As kids we all gathered on our battered country courts playing our hearts out, imagining the big city lights beckoning as we rode our bikes at 6am to the courts to meet our mates and practice.
It was never to be, but I did pass on that love of tennis to our children and now our grandchildren.
Today even as I write this we have a young Greek Australian god who may well herald in a new Australian dawn for tennis.
It’s been a long loyal wait.
I returned regularly to Kooyong each year to watch the Australian Open. Later with friends we trekked to the Australian Open when it moved to Melbourne Park – a much better venue but not as up-close-and-personal as lovely old Kooyong.

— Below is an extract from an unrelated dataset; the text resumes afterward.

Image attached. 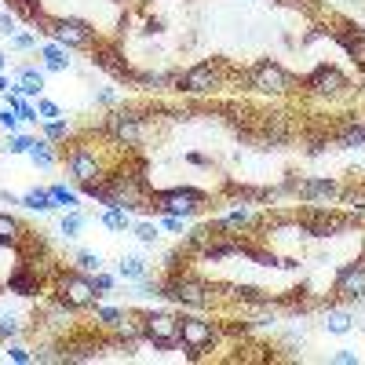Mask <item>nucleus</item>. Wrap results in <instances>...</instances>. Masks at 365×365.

Later still I have found it a more comfortable option to watch the Australian Open in front of a television set, sitting comfortably in a recliner, feet up, cup of coffee by my side and the loo not too far away. Heaven on a stick!
However, there is another reason for this.

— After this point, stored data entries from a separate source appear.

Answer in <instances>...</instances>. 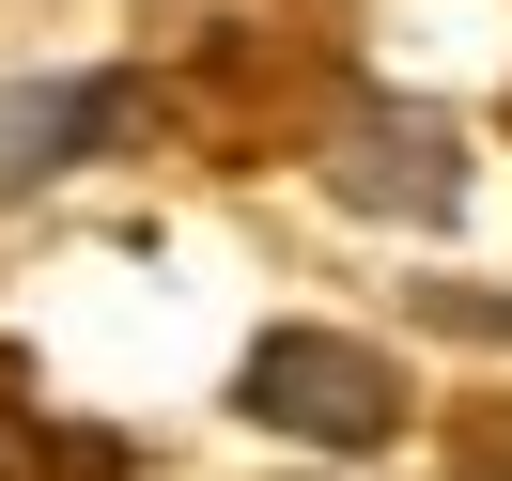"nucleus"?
Masks as SVG:
<instances>
[{
	"label": "nucleus",
	"mask_w": 512,
	"mask_h": 481,
	"mask_svg": "<svg viewBox=\"0 0 512 481\" xmlns=\"http://www.w3.org/2000/svg\"><path fill=\"white\" fill-rule=\"evenodd\" d=\"M233 404L280 450H388L404 435V373H388L357 326H264L249 373H233Z\"/></svg>",
	"instance_id": "nucleus-1"
},
{
	"label": "nucleus",
	"mask_w": 512,
	"mask_h": 481,
	"mask_svg": "<svg viewBox=\"0 0 512 481\" xmlns=\"http://www.w3.org/2000/svg\"><path fill=\"white\" fill-rule=\"evenodd\" d=\"M326 202H357V218H450V202H466V140H450V109L342 94V109H326Z\"/></svg>",
	"instance_id": "nucleus-2"
},
{
	"label": "nucleus",
	"mask_w": 512,
	"mask_h": 481,
	"mask_svg": "<svg viewBox=\"0 0 512 481\" xmlns=\"http://www.w3.org/2000/svg\"><path fill=\"white\" fill-rule=\"evenodd\" d=\"M140 125V78H0V202H32L47 171L109 156Z\"/></svg>",
	"instance_id": "nucleus-3"
},
{
	"label": "nucleus",
	"mask_w": 512,
	"mask_h": 481,
	"mask_svg": "<svg viewBox=\"0 0 512 481\" xmlns=\"http://www.w3.org/2000/svg\"><path fill=\"white\" fill-rule=\"evenodd\" d=\"M419 326H466V342H512V295H419Z\"/></svg>",
	"instance_id": "nucleus-4"
},
{
	"label": "nucleus",
	"mask_w": 512,
	"mask_h": 481,
	"mask_svg": "<svg viewBox=\"0 0 512 481\" xmlns=\"http://www.w3.org/2000/svg\"><path fill=\"white\" fill-rule=\"evenodd\" d=\"M450 481H512V435H481V450H466V466H450Z\"/></svg>",
	"instance_id": "nucleus-5"
}]
</instances>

I do have an awful and utterly embarrassing tale to tell about my last expedition into Melbourne Park, one I don’t choose to dwell on too often.

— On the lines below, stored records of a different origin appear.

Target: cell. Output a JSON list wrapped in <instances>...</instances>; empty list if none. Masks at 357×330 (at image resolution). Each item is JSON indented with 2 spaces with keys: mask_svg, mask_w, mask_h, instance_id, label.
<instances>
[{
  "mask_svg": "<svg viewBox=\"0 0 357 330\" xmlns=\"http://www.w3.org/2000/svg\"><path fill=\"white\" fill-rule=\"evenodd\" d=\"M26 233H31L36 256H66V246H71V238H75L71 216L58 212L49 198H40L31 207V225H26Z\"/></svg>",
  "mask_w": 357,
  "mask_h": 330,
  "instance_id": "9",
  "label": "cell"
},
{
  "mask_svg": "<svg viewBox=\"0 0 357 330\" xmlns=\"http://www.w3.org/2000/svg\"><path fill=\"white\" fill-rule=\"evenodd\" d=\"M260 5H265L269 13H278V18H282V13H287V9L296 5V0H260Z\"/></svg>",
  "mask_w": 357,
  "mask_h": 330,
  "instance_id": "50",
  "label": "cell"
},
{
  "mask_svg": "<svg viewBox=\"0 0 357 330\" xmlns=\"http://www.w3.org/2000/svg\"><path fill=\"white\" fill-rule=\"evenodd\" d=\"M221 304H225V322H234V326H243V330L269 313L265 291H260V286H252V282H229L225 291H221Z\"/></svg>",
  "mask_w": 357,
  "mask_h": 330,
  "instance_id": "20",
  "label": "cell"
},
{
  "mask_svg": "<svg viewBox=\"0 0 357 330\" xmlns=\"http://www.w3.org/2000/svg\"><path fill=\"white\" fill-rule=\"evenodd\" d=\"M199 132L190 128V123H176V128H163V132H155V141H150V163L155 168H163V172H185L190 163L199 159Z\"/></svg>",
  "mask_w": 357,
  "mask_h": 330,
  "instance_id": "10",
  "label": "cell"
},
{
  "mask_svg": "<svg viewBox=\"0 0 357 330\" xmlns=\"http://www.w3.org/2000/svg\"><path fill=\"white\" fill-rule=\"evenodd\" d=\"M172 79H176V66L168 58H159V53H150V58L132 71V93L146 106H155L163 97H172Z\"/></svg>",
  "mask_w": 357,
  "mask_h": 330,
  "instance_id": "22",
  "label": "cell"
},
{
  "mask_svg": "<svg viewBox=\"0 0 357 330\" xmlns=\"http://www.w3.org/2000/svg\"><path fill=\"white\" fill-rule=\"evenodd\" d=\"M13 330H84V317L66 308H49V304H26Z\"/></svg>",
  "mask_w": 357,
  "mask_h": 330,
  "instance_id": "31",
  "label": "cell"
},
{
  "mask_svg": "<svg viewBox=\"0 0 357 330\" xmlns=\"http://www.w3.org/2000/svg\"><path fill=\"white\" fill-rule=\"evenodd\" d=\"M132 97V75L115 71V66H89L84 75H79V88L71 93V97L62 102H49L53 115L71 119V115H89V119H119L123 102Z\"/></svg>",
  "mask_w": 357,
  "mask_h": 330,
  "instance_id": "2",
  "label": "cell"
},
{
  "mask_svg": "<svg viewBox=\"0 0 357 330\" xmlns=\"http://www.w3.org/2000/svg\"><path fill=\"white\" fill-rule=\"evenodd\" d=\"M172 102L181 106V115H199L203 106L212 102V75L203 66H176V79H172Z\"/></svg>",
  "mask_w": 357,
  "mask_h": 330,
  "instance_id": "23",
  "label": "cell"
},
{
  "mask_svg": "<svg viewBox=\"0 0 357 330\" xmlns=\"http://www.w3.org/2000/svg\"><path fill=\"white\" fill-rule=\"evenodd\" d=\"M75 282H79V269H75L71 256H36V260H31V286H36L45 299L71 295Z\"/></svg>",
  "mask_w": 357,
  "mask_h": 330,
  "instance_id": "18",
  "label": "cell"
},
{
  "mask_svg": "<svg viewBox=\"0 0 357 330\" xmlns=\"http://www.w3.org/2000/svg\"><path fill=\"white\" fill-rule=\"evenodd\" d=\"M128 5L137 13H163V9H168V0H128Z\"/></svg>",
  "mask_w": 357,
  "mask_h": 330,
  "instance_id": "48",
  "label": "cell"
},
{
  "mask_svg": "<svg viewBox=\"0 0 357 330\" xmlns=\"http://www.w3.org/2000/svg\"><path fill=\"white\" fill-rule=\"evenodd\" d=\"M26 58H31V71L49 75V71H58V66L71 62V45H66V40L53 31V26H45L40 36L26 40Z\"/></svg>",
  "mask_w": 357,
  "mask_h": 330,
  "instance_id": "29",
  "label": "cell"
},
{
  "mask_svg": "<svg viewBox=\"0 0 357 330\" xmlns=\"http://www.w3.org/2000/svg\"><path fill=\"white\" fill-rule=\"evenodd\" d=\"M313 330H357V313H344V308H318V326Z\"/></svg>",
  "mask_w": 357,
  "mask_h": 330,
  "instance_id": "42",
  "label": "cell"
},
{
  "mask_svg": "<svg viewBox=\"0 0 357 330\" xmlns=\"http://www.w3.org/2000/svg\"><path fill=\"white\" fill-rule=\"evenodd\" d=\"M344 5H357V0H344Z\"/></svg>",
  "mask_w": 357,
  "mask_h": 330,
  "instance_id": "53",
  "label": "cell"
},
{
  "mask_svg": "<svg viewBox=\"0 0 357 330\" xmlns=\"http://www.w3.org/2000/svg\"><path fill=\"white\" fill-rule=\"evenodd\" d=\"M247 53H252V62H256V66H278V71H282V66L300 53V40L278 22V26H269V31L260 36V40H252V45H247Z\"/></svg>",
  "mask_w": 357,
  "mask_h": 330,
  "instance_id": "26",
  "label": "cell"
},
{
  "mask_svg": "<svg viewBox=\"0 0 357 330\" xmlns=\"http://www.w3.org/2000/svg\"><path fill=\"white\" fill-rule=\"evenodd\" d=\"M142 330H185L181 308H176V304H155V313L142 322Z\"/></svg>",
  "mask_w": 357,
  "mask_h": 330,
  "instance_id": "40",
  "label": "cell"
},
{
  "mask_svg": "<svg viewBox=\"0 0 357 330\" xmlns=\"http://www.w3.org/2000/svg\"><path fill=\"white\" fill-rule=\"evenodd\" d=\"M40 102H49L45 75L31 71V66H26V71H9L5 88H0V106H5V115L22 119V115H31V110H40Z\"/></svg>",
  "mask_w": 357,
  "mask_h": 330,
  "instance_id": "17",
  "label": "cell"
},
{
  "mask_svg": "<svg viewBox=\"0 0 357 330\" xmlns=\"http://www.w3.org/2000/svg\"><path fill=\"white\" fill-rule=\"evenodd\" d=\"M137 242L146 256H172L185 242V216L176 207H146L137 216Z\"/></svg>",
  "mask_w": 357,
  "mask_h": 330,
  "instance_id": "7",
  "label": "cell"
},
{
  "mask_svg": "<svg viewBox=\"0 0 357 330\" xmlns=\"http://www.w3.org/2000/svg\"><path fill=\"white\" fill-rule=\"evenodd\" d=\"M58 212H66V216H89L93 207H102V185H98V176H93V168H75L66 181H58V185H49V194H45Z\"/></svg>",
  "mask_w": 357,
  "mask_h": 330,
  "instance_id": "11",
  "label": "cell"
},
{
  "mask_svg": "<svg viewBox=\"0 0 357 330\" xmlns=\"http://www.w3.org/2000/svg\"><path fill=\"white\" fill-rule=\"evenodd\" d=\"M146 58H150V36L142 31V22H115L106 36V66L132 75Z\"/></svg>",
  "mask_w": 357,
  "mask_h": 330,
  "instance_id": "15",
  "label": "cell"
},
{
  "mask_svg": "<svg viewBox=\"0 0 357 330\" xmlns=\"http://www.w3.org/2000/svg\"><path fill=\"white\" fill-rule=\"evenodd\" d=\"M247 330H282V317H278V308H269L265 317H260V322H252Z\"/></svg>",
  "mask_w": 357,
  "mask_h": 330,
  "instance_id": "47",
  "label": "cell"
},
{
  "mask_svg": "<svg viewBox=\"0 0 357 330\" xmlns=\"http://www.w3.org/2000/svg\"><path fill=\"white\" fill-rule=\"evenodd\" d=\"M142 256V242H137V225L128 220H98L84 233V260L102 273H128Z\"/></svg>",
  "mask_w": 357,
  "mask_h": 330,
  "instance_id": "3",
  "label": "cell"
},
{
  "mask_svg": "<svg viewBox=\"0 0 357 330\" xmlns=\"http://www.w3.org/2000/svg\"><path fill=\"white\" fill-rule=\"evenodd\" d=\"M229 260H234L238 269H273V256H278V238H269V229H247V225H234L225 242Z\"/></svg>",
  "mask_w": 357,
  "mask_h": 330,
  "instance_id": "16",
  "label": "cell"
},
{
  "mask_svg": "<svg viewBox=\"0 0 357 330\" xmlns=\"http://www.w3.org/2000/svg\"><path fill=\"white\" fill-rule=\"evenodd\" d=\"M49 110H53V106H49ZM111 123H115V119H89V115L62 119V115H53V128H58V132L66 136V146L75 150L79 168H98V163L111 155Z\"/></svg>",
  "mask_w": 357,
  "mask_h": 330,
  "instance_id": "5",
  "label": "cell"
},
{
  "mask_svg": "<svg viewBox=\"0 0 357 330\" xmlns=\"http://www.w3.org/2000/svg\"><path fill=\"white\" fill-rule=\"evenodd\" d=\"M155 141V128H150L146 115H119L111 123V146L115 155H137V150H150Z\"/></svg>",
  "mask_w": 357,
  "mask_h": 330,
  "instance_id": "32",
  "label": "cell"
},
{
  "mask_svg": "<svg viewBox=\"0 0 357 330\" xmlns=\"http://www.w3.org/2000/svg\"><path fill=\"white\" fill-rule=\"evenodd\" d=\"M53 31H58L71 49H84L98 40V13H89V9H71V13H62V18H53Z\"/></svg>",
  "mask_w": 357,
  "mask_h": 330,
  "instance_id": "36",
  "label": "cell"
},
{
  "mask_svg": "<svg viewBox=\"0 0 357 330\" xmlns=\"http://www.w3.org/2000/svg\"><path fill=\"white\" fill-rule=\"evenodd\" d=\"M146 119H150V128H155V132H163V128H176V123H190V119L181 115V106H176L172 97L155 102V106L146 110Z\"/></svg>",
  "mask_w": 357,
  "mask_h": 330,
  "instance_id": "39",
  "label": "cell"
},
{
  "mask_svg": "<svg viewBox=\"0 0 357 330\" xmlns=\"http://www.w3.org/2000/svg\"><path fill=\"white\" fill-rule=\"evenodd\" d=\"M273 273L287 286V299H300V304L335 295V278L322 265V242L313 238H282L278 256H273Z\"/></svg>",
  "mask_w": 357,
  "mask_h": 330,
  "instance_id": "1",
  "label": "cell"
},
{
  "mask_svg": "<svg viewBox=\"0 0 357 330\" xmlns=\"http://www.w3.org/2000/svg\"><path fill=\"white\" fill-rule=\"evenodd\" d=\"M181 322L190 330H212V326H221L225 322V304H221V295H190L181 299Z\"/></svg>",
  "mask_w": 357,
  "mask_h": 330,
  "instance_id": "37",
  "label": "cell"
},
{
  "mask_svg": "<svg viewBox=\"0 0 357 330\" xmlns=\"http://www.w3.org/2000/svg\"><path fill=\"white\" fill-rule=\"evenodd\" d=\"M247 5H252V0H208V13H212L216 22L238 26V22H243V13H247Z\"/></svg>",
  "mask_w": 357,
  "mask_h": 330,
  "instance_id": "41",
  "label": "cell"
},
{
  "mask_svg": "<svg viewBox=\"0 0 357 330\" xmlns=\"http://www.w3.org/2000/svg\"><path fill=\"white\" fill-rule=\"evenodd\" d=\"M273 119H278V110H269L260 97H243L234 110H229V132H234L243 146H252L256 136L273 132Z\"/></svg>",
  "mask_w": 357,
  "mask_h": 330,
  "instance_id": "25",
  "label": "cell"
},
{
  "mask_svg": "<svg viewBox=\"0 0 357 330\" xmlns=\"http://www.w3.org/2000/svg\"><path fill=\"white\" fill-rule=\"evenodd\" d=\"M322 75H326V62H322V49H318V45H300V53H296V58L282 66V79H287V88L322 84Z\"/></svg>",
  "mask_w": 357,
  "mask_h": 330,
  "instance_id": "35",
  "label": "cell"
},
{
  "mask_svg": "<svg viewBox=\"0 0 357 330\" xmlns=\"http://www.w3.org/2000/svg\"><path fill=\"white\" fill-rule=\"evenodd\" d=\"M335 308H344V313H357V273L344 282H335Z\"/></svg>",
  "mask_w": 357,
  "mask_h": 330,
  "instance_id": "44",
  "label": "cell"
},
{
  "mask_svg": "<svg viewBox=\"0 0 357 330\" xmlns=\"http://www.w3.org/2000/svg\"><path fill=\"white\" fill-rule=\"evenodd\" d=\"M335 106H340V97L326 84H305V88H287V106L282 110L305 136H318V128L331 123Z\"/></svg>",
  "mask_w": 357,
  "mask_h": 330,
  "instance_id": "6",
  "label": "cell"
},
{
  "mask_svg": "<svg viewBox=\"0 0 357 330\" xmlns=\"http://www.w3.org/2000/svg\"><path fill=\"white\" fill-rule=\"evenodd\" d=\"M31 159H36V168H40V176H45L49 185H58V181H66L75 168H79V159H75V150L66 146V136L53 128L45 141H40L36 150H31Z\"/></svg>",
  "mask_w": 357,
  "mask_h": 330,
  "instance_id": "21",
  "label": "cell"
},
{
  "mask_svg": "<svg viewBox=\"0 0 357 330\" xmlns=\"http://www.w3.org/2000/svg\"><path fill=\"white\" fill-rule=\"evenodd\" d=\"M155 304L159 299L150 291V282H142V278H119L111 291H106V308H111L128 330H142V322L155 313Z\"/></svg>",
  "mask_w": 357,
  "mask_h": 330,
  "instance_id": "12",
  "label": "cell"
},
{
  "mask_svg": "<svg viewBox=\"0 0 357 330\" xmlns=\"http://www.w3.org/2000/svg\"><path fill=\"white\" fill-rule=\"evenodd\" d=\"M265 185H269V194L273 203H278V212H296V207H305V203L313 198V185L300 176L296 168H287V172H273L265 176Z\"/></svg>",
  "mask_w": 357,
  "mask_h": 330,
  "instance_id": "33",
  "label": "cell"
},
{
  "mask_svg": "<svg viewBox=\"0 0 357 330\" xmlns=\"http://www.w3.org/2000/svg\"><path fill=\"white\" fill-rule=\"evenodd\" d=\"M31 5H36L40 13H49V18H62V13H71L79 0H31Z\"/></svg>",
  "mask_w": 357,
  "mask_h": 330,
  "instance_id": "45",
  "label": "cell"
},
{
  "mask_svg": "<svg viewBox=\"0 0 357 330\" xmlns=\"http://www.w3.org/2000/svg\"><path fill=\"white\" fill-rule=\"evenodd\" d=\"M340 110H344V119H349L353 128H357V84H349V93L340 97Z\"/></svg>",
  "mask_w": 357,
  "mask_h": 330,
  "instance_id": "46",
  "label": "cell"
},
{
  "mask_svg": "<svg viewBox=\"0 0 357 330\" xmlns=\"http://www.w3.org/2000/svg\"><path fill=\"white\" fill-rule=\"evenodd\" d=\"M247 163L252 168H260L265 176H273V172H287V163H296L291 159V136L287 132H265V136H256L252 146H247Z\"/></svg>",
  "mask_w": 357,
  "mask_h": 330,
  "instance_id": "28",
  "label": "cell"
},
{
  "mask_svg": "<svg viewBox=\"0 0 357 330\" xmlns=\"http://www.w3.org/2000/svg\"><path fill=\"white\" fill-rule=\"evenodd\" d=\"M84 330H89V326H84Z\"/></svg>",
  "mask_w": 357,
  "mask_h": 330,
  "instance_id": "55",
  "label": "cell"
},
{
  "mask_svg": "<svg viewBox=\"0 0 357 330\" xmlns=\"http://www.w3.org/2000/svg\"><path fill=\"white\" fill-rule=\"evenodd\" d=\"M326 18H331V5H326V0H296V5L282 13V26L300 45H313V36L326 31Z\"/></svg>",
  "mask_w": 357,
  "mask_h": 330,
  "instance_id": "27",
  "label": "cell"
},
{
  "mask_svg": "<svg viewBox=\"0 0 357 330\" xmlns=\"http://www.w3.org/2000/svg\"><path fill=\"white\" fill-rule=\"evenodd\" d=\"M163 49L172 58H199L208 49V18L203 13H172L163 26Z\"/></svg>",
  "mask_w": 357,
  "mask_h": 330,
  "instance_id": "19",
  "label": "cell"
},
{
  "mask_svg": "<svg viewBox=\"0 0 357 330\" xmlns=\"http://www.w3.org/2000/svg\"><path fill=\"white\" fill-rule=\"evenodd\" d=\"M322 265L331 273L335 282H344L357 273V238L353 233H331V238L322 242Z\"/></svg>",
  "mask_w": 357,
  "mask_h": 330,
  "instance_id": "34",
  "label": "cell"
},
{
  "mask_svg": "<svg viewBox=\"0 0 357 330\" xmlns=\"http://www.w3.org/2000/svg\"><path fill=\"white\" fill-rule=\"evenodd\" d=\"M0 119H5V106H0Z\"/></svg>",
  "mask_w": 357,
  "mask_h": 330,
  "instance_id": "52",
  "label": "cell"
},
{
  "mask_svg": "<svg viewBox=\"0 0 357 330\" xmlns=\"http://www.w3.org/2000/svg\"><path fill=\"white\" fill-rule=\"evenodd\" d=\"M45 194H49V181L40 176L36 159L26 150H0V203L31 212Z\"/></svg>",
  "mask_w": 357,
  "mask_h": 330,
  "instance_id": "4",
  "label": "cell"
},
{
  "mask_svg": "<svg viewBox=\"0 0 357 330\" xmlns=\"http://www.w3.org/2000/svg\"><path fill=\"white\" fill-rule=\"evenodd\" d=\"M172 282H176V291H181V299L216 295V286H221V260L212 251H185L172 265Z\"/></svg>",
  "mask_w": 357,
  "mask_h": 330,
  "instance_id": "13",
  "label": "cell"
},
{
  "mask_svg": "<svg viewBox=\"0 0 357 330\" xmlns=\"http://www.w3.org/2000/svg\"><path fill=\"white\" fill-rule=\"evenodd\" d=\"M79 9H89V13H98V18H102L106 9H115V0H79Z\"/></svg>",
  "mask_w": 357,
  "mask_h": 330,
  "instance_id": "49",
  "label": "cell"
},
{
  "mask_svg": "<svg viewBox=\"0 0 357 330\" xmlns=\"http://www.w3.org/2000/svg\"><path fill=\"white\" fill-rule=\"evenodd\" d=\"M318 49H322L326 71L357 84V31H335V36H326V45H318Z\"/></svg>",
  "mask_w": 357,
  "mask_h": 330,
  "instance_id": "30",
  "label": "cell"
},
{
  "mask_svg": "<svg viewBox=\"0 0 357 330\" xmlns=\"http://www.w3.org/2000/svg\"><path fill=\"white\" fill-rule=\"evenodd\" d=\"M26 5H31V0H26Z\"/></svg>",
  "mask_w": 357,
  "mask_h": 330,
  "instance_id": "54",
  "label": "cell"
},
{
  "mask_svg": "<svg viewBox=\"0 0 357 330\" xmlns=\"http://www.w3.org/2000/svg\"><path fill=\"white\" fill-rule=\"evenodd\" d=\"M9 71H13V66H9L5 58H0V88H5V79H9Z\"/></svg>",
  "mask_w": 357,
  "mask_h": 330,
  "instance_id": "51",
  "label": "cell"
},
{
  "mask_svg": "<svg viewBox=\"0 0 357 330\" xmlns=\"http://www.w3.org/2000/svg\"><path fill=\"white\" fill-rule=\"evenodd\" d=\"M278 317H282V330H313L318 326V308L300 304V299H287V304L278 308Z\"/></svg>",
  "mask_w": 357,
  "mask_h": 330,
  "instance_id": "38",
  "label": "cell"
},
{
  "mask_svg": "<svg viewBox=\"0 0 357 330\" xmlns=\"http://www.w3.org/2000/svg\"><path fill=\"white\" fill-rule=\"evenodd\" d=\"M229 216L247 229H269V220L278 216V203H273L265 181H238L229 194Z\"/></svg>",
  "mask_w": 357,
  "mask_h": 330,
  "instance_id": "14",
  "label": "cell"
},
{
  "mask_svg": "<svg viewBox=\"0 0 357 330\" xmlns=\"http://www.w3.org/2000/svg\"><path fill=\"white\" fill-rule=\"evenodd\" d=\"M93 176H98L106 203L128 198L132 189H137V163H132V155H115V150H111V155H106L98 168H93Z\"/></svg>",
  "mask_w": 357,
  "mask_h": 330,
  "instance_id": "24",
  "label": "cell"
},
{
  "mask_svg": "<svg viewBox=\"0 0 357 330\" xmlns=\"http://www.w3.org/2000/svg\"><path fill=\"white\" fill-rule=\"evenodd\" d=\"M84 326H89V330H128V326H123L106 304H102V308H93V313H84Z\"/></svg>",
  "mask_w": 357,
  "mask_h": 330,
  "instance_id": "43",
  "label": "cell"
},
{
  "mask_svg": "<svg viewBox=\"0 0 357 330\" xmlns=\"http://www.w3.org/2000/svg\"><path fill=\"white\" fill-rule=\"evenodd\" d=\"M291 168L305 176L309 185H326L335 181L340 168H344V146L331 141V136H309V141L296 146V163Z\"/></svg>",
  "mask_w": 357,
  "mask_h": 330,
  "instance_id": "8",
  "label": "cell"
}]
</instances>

One of my sons-in-law, knowing my passion for attending the Australian Open, invited me to join him one evening when his office was handing out free tickets for the evening show, plus a hamper to begin the proceedings.
I couldn’t believe my luck.
Nadal and Federer were playing in the afternoon session. At 10.30 that evening they were still playing!
We had eaten the very ordinary food in our hampers and were sitting on the floor among hundreds of others, waiting for the evening session to begin. That hamper proved to be my undoing.
Eventually we filed into the centre court but I almost immediately began to feel ill.
By the time I warned my son-in-law that I had to leave I managed to be violently ill all the way up the stairs to the exit.
St John’s people rescued me at the top of the stairs, patted me down as best they could and we slunk off into the night and drove silently home.
Whatever was in that hamper had obviously caused food poisoning.
My son-in-law was amazingly gracious about it all.
I was utterly mortified. No tennis that year.
I declared I would never show my face at the Australian Open again and I haven’t.
During all these years it has been an agony to catch only snatches of Wimbledon and the French and US Opens.
I was never organised enough to arise in the early hours of the morning to watch.
Recently, we happened to be in Ireland, in Kilarney, when the tennis finals were on at Wimbledon.
It was Nadal and Federer again... what bliss!
I settled myself in for an afternoon’s television of sheer joy. Here were my two heroes. There was I, halfway round the world, watching the the tennis championships at the most famous tennis grounds in the world, Wimbledon, in real time, and then.... and then... the whole match was broadcast in Gaelic. I could not understand a word of what was said. The Gaelic language is even more obscure than Russian. I still watched it.
I am nothing if not a tennis tragic.